Venerdì 5 ottobre il tema sarà quello di Riparare l’umano come progetto di libertà, Giuseppina Scavuzzo del Dipartimento di Architettura e Ingegneria dell’Università di Trieste.  Saranno presentate delle ricerche sulle istituzioni totali, attraverso il lavoro svolto nei corsi di progettazione architettonica con i supporti degli operatori sociali e con i vari “operatori della follia” sul tema del recupero urbano del parco Basaglia, ex manicomio di Gorizia.  Questo percorso ha portato adesso alla costituzione di un tavolo tecnico tra Università e Regione Friuli per la definizione di un processo concreto di trasformazione. La libertà come progetto sarà anche la chiave di racconto di una progettazione di Housing ecologico in corso di costruzione nel quartiere Maregrosso di Messina, che nasce e si sviluppa intorno ad un progetto di riparazione sociale che ha accompagnato il percorso di alcune persone “liberate” dalla detenzione nell’Ospedale Giudiziario Psichiatrico di Barcellona. Il progetto a cura della Fondazione di Comunità di Messina sarà raccontato da Giuseppina Sindoni che ha seguìto e conosce tutta le gestazioni della progettazione “sociale“, di quella architettonica e anche di quella “umana” per ridare libertà alle persone.

Le due esperienze saranno tenute insieme da riflessione consapevole su pena e libertà fatte da Lucilla Risicato professore ordinario di diritto penale presso l’Università di Messina.

La terza giornata: Riparare l’urbano per riparare l’umano racconta di due progetti in Sicilia: Roberto Corbìa racconterà a tre anni dal completamento del progetto “Buone azioni per Librino” un’esperienza di urbanistica attiva connessa con le comunità del quartiere catanese.
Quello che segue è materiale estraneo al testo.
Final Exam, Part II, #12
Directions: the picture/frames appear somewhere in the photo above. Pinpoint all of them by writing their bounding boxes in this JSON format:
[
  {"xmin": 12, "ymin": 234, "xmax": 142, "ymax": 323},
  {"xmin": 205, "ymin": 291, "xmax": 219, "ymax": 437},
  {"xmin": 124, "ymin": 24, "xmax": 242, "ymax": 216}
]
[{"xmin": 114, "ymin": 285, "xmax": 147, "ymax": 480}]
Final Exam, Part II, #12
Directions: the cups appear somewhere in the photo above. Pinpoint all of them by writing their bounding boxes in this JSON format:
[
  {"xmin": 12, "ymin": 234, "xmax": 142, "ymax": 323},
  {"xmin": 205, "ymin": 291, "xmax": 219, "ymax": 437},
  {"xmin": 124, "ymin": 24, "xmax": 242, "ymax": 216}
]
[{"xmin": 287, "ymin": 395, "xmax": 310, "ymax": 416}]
Corbìa ha operato a Catania nell’ambito del programma di ricerca sulle periferie voluto da Renzo Piano appena diventato senatore a vita e che attraverso il gruppo di lavoro G124 ha selezionato dei giovani progettisti per sperimentare attivamente progetti e azioni per il “rammendo delle periferie”. Lo studio AM3 architetti associati di Palermo presenterà

il progetto Coltivare il futuro tra i selezionati ed esposti alla Biennale di Architettura di Venezia in corso nella sezione Arcipelago Italia. il progetto di riparazione di un’opera incompiuta di Pietro Consagra a Gibellina nel Belìce, che attraverso un manufatto vuole mettere riparazione alla difficile reinvenzione dell’identità delle comunità del Belice reinsediate in luoghi totalmente diversi dopo il sisma

A conclusione di questa sezione su architetture città e società la quarta giornata Riparare e Documentare mostrerà un docufilm di Mauro Mondello giornalista freelance che converserà con Marco Lo Curzio. Un racconto di persone in transito dal deserto poi a Tripoli, passando da Lampedusa per poi arrivare a Berlino.
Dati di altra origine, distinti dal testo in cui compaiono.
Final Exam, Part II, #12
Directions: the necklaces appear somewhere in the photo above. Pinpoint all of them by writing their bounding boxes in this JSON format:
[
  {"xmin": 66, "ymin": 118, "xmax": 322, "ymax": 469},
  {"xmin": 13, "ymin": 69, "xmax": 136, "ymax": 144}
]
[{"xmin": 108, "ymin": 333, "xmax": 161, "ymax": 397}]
Quando si fermano a Berlino parlano delle loro vite in una piazza divenuta luogo provvisorio di abitazione: da qui la necessità per gli umani di costruire non solo spazi privati ma anche l’urgenza di costruire anche in maniera precaria spazi pubblici di relazione nelle situazioni piu disparate. L’ultimo incredibile e assoluto riparo degli umani sarà raccontato infine sempre da Mauro Mondello con un reportage dalla Finlandia per documentare con le parole e le foto la costruzione del deposito mondiale delle scorie nucleari, progettato per resistere 100 mila anni. Gli scarti verranno stoccati a 500 metri di profondità, fino a quando non diventeranno completamente innocui. Un luogo “per riparare l’umanità da sé stessa” e dalle sue stesse invenzioni.